**Text block**

•••••

[R] Best way to export values from a function?

Petr PIKAL petr.pikal at precheza.cz
Thu Jul 9 14:47:30 CEST 2009


Hi

Godmar Back <godmar at gmail.com> napsal dne 09.07.2009 14:09:42:

> On Thu, Jul 9, 2009 at 4:50 AM, Petr PIKAL <petr.pikal at precheza.cz> 
wrote:
> Hi
> 
> r-help-bounces at r-project.org napsal dne 09.07.2009 02:57:33:
> 

<snip>

> Not so weird. What do you expect from
> 
> c(1:5, 10:20, 30:50)
> 
> You mean what I expect personally, with my background?
> I'd expect a jagged array of arrays.
> 
> 1 2 3 4 5
> 10 11 12 .. 20
> 30 31 .. 50
> 
> If operator c() constructs an array out of its arguments, and if the 
sequence 
> operator : constructs an array, then c(1:5) should construct an array of 
arrays.

> is.array(1:5)
[1] FALSE
> is.vector(1:5)
[1] TRUE
>

Why. Not much is said about arrays in man page for c. The operator 
concatenates its arguments. If they are vectors the output is again a 
vector. If they are lists the output is list.

try
c(1:5,10:20)
c(1:5, list(10:20)
c(1:5, data.frame(10:20)

and regarding arrays, matrices and vectors - AFAIK arrays and matrices are 
just vectors with dim attribute, which is stripped by c 
 
c is sometimes used for its side effect of removing attributes except 
names, for example to turn an array into a vector. as.vector is a more 
intuitive way to do this, but also drops names. Note too that methods 
other than the default are not required to do this (and they will almost 
certainly preserve a class attribute).

•••••

**Exercise description**
Resume the R mailing-list reply about how c() handles vectors, lists and arrays, starting after its final sentence.

**Raw data**
•••••

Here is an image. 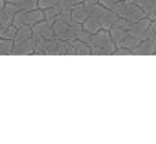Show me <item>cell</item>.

•••••

**Exercise result**
  
> 
> That is basically what your function do. With slight modification you 
can
> get tabular output without mapply
> 
> multipleoutput <- function (x) {
> result.s <- x^2
> result.c <- x^3
> result.e <- exp(x)
> cbind(square=result.s, cube=result.c, exp=result.e)
> }
> 
> Just for clarification: is there any significance to your using the . in 
the 
> names result.s, result.c, etc. like there would be in some other 
languages 
> where dot is an operator?

No. AFAIK one dot does not have any special meaning unless you use it in 
the beginning of name. In that case the variable is not listed by ls()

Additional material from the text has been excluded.